I’m hoping to use some nice math so I can obtain meaningful covariance data to send via VISION_POSITION_ESTIMATE message. I would be glad to also have the input from @rishabsingh3003 and @snktshrma or another expert on non-GPS to understand if this will be enough or it is better to use ODOMETRY.

Randy, I also have a question, the advantage of using the AP_Beacon would be to have actual distances from the drone and the signal emitters correct? I tried understanding the functionality but I couldn’t get so far.

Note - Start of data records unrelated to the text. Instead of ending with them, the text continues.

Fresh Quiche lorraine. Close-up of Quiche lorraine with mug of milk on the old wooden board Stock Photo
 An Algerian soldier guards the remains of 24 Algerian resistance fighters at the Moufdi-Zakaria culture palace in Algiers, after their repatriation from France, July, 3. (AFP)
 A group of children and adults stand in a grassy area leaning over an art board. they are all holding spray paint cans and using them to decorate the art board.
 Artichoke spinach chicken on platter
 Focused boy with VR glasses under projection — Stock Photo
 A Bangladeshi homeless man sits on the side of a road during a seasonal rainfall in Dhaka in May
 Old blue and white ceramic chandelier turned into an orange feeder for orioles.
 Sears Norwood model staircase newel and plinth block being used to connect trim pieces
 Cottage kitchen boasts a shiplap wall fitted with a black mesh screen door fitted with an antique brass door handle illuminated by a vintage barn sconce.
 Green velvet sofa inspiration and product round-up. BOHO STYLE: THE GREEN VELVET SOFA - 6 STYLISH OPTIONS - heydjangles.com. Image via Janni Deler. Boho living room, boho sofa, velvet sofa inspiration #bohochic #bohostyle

Hi @odraudE31 . Following up on @rmackay9’s suggestions:

Use ODOMETRY if you need quality gating or VISION_POSITION_ESTIMATE, if need discrete pose-jump reset counters (rare in steady beacon/mocap tracks). With EK3_SRC* settings you can keep external vel and yaw out of the EKF, if they are not reliable/algorithm doesn’t calculate those. So either works for extnav pose, with those caveats, as Randy suggested.

For the solver itself, offboard algebraic method on the companion makes sense.. pose gets sent in and fused with IMU inside EKF3 via extnav. You could push the solver onto the FC as an internal library, but sweep timing and processing headroom might be a problem.
For the algebraic method, what I’ve seen to calculate covariance is calibration RMS from ground-truth tests(if possible) for baseline noise, plus a GDOP style multiplier to inflate covariance when geometry is weak.

Bitcraze style LH+IMU EKF offboard is also viable ig and gives you filter covariance you can map directly into the mavlink pose covariance.. For onboard bitcraze style ekf implementation would require a new sweep-angle measurement model in EKF3, which might be a bigger lift.

Re AP_Beacon, not an expert, but what Randy meant to suggest is that path fuses uwb like ranges from the vehicle to fixed anchors into the EKF. Lighthouse gives sweep angles/timing, not direct range. AP_Beacon would apply if the setup exposes real distance to each anchor measurements.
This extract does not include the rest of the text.